Das Jahresende ist ja stets Anlass für allerlei rührselige Rück- und Ausblicke. Zu dieser Zeit gründeln Horoskopkreateure ganz unten in der Textbausteinkiste, Schwarz- und Weisseher übertreffen sich beim Orakeln über Preissteigerungen, das Geschlecht eines englischen Thronfolgewürmchens und Loddars zukünftiges Liebesleben. Nichts, was wirklich interessant, geschweige denn belegbar wäre und jedes Jahr dasselbe. Zum Gähnen.

Der Nachtsatz hat bei einem der letzten, heiteren Stammtischzusammenkünfte allerdings eine besonders interessante Spielart für Astrologierige entdeckt, für die sich der Blick nicht zurück oder nach vorne, sondern nach unten richten sollte: Das Genitalhoroskop.
Eine gewisse Frau O. hat sich hier etwas Spezielles überlegt. Anhand z.B. der Form, der Ausrichtung, der Einfärbung und der Größenverhältnisse der fortpflanzungsrelevanten Ausstattung von Menschen meint Frau O., deren Charaktereigenschaften feststellen zu können. Eine gewagte These, wie ich finde.
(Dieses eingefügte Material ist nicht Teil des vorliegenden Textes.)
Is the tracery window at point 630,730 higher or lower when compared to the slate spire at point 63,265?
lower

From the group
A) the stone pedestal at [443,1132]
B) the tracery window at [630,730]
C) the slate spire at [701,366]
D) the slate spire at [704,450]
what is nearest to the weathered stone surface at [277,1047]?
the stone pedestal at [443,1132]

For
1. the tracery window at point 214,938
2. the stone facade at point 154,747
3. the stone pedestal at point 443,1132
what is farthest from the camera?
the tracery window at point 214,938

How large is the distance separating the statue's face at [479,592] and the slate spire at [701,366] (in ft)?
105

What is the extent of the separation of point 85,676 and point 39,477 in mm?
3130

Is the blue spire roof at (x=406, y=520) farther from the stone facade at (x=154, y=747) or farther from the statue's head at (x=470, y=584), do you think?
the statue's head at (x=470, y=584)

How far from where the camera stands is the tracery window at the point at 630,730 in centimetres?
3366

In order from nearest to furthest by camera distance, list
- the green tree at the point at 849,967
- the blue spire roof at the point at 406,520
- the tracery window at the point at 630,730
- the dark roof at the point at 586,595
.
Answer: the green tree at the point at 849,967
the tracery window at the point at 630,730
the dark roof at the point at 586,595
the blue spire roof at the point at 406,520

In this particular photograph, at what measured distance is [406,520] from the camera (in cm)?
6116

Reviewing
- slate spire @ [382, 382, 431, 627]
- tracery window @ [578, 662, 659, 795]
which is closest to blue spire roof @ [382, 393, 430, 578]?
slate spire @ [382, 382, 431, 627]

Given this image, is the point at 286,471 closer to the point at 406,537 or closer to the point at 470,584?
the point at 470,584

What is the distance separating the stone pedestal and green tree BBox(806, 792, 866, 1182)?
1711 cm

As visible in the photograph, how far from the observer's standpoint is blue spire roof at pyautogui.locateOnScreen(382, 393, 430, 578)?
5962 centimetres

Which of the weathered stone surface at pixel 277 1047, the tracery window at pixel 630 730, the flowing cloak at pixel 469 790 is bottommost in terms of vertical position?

Frau O. wurde nach eigener Angabe im zarten Alter von 12 Jahren von ihrer eigenen Mutter in das Geschäft des Genitallesens eingeführt, ein Umstand, der mich ein wenig befremdet. Mit 12 regte sich bei mir persönlich gerade ein zartes Interesse für andere Geschlechter im allgemeinen und Jungs im Besonderen. Während ich meine Nase jedoch vorwiegend in Bücher steckte, schaute Frau O. offenbar direkt das Zentrum der Nacktheit und wurde in die Geheimnisse von Blut-, Fleisch- und Fettpenissen sowie in die Differenzierung von Schamlippen aller Art eingeweiht. Nichts, was ich ihr heute neiden würde, unter uns gesagt. Wir hatten ja immerhin die BRAVO und wurden von damit bereits hinreichend aufgeklärt. Frau O. hingegen vermochte sogar willige Bekannte und Freunde von ihrer Gabe zu überzeugen und beriet fortan über gespreizte Beine gebeugt hinsichtlich Zukunftsperspektiven und Charakteristika der jeweiligen Besitzer und während ich mich in meiner Ausbildung mit Typenradschreibmaschinen herumschlug, studierte Frau O. die Typen hautnah und konstatiert z.B., dass Männer mit tiefer hängendem, linken Hodensack eher zu psychischen Problemen neigen. Respekt. So genau habe ich das noch gar nicht betrachtet.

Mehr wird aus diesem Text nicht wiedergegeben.